If you use the code, model, or the Muradif benchmark, please cite:

@inproceedings{abou-chakra-etal-2026-neoarabert,
  title = "{NeoAraBERT}: A Modern Foundation Model for Arabic Embeddings with Diacritics-Aware Tokenization and POS-Targeted Masking",
  author = "Abou Chakra, Chadi and
            Hamoud, Hadi and
            Rakan Al Mraikhat, Osama and
            Abu Obaida, Qusai and
            Ballout, Mohamad and
            Zaraket, Fadi A.",
  booktitle = "Findings of the Association for Computational Linguistics: ACL 2026",
  address = "San Diego, California, United States",
  year = "2026",
  note = "Accepted paper",
  url = "https://acr.ps/neoarabert",
  abstract = {We present NeoAraBERT, a state-of-the-art open-source Arabic text-embedding model built on the NeoBERT architecture. We pre-train NeoAraBERT on diverse open-source and internal datasets covering modern standard, classical, and dialectal Arabic. We guided our design choices with Arabic tailored ablation studies including text normalization, light stemming, and diacritics-aware tokenization handling. We also performed more general POS-aware token masking and learning-rate scheduling ablation studies. We benchmarked NeoAraBERT against five top-performing Arabic models on 23 tasks, including a novel synonym-based task, ``Muradif'', that directly assesses embedding quality with no additional fine-tuning.

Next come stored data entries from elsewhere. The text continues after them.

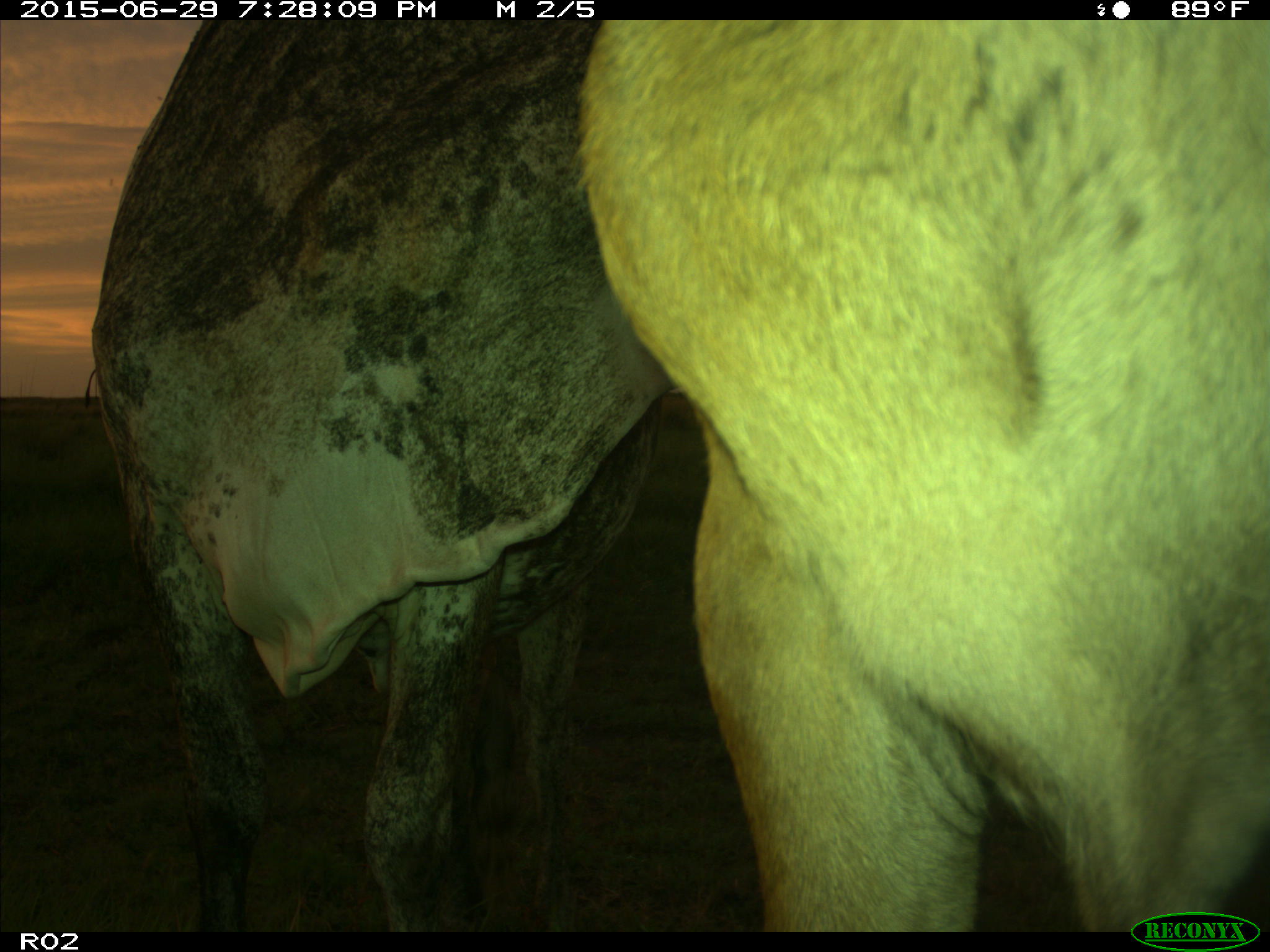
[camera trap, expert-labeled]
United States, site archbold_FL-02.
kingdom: Animalia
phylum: Chordata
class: Mammalia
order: Artiodactyla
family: Bovidae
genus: Bos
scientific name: Bos taurus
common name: domestic cow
Bos taurus (domestic cow).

NeoAraBERT variants (MSA, dialectal, and mixed) rank first in 18 tasks, second in two, third in two, and fourth in one task. They show strong performance on classical and modern standard Arabic, substantial margins of improvement ($>$7\%) in two tasks, and a $+$2.75\% improvement on average across all tasks. Our code and links to checkpoints for our model variants are available on our website: \url{https://acr.ps/neoarabert}}
}

Acknowledgements

We would like to acknowledge Ahmad Talal Salman from Assafir and Professor Amer Abdo Mouawad from the American University of Beirut (AUB) for sharing Assafir data, which was instrumental to the work presented in this paper.